Après un Prolog très impressionnant, Opak revient avec "Two Sleepwalkers on a Tight-rope", disque entièrement autoproduit, 100% instrumental, digne de la BO d’un film futuriste. Tout commence en douceur, le décor est posé, "Epilog" étant une magistrale entrée en matière, avec une tension sous-jacente rendue à la perfection grâce à une mélodie ténue à l’orgue, une basse chaude, quelques claviers en arrière-plan, pour une bande son urbaine tout en nuances. On imagine le héros en proie au doute et à une angoisse croissante. La scène suivante est faite de superbes mélodies à plusieurs guitares, très mélancolique mais exécutée avec sobriété et classe.
"Amplitude" fait monter la tension d’un cran, avec l’apparition de cuivres stridents lourds de menace et des percussions étouffées en arrière-plan. Ensuite, les événements se précipitent, le bruitiste "Radiomagnet" représentant le calme apparent après la destruction, fait de scratches, blips et de friture radio, accompagnés de percussions métalliques qui font écho et créent une profondeur de son assez phénoménale - l’équivalent sonore d’un terrain vague balayé par le vent après une explosion nucléaire. Heureusement, après avoir failli se perdre dans ce no man’s land, on retrouve ses sens, la tension et l’intensité retombent peu à peu, et on atteint même un certain apaisement avec "Looping", autre morceau monumental, plus proche du post rock avec une belle mélodie à la guitare évoquant Tristeza, une ambiance digne d’un épilogue ou du générique de fin d’un film. C'était sans compter sur "Landing", un atterrissage brutal avec l’apparition de guitares hypersaturées qui perdent minute après minute tout contrôle, jusqu’à la désintégration finale dans un chaos à peine supportable.

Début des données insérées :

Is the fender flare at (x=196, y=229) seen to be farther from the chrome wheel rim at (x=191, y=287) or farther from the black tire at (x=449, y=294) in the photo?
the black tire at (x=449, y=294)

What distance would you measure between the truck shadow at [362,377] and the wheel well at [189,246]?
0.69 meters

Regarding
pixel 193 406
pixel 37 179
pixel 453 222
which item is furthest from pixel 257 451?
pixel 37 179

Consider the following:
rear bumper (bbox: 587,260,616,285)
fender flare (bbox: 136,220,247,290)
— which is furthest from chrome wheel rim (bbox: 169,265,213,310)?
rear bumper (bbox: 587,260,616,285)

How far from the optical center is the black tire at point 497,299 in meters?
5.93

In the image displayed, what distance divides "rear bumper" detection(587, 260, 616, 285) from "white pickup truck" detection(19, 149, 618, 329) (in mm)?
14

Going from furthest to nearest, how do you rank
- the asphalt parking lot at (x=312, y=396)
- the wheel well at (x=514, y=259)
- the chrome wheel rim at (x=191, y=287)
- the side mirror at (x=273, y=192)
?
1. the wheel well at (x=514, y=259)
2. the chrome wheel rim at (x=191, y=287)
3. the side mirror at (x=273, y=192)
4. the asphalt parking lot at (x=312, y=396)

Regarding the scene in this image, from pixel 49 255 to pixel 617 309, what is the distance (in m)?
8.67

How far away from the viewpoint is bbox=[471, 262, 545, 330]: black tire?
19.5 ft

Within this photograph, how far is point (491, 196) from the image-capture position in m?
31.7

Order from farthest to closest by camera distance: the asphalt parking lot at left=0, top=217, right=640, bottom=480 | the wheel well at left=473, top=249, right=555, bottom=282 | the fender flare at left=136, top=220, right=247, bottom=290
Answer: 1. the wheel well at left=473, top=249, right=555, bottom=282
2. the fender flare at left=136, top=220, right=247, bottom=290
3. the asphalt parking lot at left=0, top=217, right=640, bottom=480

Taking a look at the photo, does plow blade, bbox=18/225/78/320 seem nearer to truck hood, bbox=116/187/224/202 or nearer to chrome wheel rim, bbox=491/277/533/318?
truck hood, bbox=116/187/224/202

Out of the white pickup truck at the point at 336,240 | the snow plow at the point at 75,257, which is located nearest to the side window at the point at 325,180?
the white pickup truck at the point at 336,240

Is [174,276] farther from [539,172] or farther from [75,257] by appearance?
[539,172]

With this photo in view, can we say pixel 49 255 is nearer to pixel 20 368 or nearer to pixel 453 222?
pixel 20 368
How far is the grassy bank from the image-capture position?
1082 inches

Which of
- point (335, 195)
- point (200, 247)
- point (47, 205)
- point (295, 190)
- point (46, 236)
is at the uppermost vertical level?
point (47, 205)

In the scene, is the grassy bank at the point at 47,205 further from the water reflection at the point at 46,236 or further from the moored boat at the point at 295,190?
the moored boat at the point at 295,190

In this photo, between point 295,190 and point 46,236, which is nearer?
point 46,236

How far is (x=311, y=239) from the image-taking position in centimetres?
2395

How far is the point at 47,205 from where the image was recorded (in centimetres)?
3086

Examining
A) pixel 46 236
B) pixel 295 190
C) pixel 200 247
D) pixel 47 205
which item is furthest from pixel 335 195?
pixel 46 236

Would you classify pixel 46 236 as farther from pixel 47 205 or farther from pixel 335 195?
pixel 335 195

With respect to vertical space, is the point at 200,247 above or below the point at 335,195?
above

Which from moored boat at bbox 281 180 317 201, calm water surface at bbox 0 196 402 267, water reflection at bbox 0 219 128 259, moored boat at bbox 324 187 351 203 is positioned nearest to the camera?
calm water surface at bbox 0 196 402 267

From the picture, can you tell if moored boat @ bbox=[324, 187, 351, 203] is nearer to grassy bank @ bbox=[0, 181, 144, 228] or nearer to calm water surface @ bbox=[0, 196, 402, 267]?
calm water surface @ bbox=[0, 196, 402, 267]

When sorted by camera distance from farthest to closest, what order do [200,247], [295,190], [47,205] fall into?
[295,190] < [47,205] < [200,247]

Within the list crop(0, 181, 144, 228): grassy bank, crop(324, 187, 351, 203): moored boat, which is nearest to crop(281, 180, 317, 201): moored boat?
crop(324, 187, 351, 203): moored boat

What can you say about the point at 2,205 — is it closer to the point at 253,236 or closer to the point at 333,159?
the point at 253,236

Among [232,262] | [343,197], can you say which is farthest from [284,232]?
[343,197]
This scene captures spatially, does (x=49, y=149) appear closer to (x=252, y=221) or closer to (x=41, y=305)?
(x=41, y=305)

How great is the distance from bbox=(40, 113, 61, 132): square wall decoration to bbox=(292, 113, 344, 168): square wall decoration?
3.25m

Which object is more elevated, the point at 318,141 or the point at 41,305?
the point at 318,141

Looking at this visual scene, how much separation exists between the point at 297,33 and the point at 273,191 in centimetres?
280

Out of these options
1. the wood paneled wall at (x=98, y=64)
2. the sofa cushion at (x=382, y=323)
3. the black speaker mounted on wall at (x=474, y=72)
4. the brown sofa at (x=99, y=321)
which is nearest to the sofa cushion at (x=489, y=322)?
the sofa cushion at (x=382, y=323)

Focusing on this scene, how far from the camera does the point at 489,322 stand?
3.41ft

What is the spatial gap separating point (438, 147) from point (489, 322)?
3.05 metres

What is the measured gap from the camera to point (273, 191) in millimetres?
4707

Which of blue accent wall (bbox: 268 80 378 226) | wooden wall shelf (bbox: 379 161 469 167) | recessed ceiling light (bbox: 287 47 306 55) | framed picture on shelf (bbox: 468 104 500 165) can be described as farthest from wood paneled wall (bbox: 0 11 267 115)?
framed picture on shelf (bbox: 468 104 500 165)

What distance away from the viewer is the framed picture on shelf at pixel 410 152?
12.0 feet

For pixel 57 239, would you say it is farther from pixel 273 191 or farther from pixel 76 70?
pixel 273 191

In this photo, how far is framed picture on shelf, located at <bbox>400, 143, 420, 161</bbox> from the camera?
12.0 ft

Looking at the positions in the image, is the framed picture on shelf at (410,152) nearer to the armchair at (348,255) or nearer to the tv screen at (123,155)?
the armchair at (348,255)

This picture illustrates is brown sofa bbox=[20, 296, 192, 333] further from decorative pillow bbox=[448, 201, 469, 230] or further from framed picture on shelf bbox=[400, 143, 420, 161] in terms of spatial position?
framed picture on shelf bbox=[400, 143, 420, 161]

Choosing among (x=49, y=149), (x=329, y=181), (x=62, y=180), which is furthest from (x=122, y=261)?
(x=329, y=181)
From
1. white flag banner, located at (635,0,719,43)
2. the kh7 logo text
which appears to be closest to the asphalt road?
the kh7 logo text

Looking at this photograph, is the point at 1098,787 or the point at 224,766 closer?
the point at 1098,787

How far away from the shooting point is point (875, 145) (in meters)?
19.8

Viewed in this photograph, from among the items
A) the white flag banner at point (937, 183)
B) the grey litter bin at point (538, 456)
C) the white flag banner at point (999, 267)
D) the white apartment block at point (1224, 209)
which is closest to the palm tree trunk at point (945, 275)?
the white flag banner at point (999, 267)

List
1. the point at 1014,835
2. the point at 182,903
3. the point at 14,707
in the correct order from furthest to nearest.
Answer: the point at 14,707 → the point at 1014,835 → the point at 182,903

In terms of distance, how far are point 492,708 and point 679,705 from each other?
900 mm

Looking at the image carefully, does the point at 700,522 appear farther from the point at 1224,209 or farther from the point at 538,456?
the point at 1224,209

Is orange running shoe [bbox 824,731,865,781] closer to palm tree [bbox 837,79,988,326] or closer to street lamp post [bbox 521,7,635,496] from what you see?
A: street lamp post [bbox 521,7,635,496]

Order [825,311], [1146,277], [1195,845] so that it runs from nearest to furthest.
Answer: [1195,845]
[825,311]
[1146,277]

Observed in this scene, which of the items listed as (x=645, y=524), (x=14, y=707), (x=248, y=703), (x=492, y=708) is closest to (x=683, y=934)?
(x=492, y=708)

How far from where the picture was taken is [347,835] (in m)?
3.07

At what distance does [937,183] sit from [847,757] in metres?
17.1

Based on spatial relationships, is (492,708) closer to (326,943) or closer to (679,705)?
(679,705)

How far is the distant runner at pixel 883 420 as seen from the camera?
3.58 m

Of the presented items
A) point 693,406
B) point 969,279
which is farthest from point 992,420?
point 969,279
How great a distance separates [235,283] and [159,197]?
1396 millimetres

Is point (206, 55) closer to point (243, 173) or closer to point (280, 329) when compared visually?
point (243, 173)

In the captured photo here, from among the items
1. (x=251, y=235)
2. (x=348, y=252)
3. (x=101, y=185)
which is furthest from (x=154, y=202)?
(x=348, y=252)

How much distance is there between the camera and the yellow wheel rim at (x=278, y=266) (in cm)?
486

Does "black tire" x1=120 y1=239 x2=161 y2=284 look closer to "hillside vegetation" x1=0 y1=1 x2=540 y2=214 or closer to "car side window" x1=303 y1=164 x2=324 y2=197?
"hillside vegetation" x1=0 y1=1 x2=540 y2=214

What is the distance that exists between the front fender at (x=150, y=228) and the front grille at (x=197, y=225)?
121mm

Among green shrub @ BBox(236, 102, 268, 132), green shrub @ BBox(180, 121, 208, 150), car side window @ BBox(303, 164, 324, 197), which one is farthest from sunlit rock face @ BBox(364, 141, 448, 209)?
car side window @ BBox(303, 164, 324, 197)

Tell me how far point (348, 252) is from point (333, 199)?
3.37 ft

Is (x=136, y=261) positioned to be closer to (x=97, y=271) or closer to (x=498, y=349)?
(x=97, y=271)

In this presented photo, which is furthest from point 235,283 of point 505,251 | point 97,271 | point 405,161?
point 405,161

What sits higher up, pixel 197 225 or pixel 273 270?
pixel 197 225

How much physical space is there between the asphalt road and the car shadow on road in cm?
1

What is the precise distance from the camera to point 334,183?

Le fait qu’Opak ait enregistré plusieurs BO de court-métrages ne surprendra personne. Ce "Two Sleepwalkers on a Tight-rope" est un trip vraiment intense fait d’atmosphères riches et d’une profondeur de son peu commune, la bande-son monstrueuse d’un film urbain. La variation des humeurs et des sonorités tout au long de cet album est également à souligner, les mélodies coexistent avec les bruits, les instruments et les machines. Il y a de quoi se perdre dans de tels labyrinthes, cette musique exerce la fascination des abysses et nous entraîne très loin. Avec ce deuxième album. Opak confirme sa maîtrise des ambiances et se positionne comme l’un des groupes les plus prometteurs d’un genre nouveau, pas seulement en Suisse mais bien au-delà.